A tremer de medo, o camponês esperou que os bandidos estivessem bem ferrados no sono e avançou às apalpadelas pela gruta, em direcção à saída. Mas enganou-se no caminho e enveredou por uma galeria que se estendia pela montanha dentro e se ramificava em várias outras galerias. Vagueou por lá a noite toda, sem encontrar uma saída. Cansado e desorientado, sentou-se e chorou silenciosamente, convencido que iria morrer ali e nunca mais veria a sua família. Recordou as palavras da mulher, que o tentara convencer a desistir daquela perigosa aventura.
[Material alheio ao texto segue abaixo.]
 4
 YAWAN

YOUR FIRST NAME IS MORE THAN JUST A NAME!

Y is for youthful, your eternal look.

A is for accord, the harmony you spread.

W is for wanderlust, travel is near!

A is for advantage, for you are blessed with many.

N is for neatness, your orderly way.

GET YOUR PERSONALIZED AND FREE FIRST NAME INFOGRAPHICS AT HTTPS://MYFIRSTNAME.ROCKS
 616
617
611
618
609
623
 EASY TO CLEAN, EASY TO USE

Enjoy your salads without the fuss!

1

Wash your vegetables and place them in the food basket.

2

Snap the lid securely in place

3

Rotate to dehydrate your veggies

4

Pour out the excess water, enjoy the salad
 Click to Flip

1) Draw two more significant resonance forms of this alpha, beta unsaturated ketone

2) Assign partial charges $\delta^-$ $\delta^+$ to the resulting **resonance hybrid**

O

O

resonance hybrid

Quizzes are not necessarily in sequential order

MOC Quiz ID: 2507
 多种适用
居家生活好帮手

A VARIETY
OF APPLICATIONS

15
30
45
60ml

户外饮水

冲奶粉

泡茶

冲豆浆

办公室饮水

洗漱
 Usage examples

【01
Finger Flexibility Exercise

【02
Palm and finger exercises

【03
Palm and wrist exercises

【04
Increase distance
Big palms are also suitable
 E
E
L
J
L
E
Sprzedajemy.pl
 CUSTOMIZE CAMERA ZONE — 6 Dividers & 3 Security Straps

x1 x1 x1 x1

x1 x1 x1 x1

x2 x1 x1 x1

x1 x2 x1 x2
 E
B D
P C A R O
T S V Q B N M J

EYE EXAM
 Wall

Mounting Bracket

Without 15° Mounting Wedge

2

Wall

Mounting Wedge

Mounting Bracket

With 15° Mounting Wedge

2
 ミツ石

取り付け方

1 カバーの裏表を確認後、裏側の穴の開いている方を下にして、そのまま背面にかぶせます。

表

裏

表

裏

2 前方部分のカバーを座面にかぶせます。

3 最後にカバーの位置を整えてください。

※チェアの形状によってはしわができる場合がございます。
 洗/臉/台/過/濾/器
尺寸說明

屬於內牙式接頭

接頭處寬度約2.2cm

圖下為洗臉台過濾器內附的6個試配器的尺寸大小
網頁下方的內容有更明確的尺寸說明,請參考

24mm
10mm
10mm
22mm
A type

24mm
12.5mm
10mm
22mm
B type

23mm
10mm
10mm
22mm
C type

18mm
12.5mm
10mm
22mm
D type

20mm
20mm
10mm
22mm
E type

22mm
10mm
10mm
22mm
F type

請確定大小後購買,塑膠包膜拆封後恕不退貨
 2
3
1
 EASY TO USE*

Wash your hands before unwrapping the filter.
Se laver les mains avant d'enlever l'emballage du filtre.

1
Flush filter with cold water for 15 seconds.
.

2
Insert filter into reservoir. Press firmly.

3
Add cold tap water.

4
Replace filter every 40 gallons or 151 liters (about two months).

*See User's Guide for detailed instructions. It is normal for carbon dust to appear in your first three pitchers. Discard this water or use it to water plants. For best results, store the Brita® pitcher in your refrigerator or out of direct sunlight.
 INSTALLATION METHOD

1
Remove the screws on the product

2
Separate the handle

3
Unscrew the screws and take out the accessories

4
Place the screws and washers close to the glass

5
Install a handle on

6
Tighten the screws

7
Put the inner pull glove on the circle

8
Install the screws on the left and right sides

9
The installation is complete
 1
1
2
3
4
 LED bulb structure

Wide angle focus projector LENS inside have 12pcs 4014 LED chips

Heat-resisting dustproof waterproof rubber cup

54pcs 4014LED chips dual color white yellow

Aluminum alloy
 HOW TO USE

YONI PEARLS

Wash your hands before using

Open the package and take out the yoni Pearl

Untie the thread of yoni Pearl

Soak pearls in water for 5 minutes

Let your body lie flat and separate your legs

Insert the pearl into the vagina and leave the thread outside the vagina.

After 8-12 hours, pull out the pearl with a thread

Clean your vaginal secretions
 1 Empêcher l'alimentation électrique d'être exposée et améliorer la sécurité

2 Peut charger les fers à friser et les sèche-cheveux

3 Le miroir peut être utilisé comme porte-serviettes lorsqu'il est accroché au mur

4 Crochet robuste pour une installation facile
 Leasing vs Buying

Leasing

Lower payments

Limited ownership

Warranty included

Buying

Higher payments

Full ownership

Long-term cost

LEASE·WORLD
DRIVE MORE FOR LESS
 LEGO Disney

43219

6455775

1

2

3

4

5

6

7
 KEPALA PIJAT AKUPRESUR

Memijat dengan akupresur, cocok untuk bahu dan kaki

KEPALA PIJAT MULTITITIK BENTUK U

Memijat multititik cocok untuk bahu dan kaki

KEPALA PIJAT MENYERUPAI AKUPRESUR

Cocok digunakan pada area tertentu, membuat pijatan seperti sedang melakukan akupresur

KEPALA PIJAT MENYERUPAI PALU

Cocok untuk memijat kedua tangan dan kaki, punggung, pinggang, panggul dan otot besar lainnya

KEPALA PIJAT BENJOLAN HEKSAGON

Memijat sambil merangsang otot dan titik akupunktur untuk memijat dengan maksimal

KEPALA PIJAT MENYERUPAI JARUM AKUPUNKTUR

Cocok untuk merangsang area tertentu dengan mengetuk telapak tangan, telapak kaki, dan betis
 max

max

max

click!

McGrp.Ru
A manhã já ia alta quando o camponês acordou e vislumbrou um raio de sol a entrar por uma abertura minúscula. Aproximou-se e começou a escavar com as mãos nuas, até conseguir abrir um buraco suficientemente largo para escapar dali. Arrastou-se, arranhando o corpo nas rochas, e conseguiu sair, mas teve que deixar o bornal para trás.
Cá fora, olhou à sua volta e viu, ao longe, os bandidos a sair da gruta. Iam carregados com os sacos e os baús do tesouro. O camponês concluiu que eles tinham dado pela falta do que ele tinha trazido no bornal.
Cansado, magoado e desiludido, o homem pôs-se a caminho de casa.
Quando lá chegou, foi recebido com lágrimas de alegria pela mulher e pelos filhos, que já se tinham convencido de que ele nunca mais voltaria. O camponês percebeu então que o seu maior tesouro estava ali e nunca tinha dado por isso.